═══ Selected passage ═══

Following the presentations that were based on ethnographic fieldwork in various environments and places from Indonesia and Papua New Guinea to Madagascar, New Caledonia and Lapland, it became clear that there is no one single structure to connect all the contexts, where new politics of nature emerge. However, in places where different scales clash, people have to define their positions and social relations anew. For example, several presentations brough out palm oil cultivation as contrasting and transforming local social worlds but palm oil cultivation has different outcomes according to particular places and their histories.

Pujo Semedi from the Gadjah Mada University noted how in West Kalimantan the transformation from swidden agriculture to palm oil cultivation has caused the marginalization of women in agriculture and politics of land. Palm oil cultivation has brought a social and spatial reorganization of farmers’ economy. With palm oil land has been transformed to belong only in the male domain, contrary to the situation before, when women had an active role in land owning and farming activities.

═══ Given material ═══

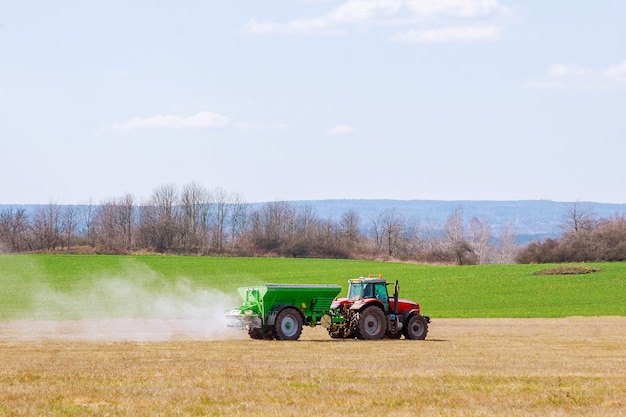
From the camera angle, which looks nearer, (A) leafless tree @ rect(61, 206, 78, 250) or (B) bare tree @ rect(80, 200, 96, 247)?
(A) leafless tree @ rect(61, 206, 78, 250)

═══

[Problem requirements] Copy out the stretch of the palm oil passage from "Pujo Semedi from" through "and farming activities." word for word.

[Your response]
Pujo Semedi from the Gadjah Mada University noted how in West Kalimantan the transformation from swidden agriculture to palm oil cultivation has caused the marginalization of women in agriculture and politics of land. Palm oil cultivation has brought a social and spatial reorganization of farmers’ economy. With palm oil land has been transformed to belong only in the male domain, contrary to the situation before, when women had an active role in land owning and farming activities.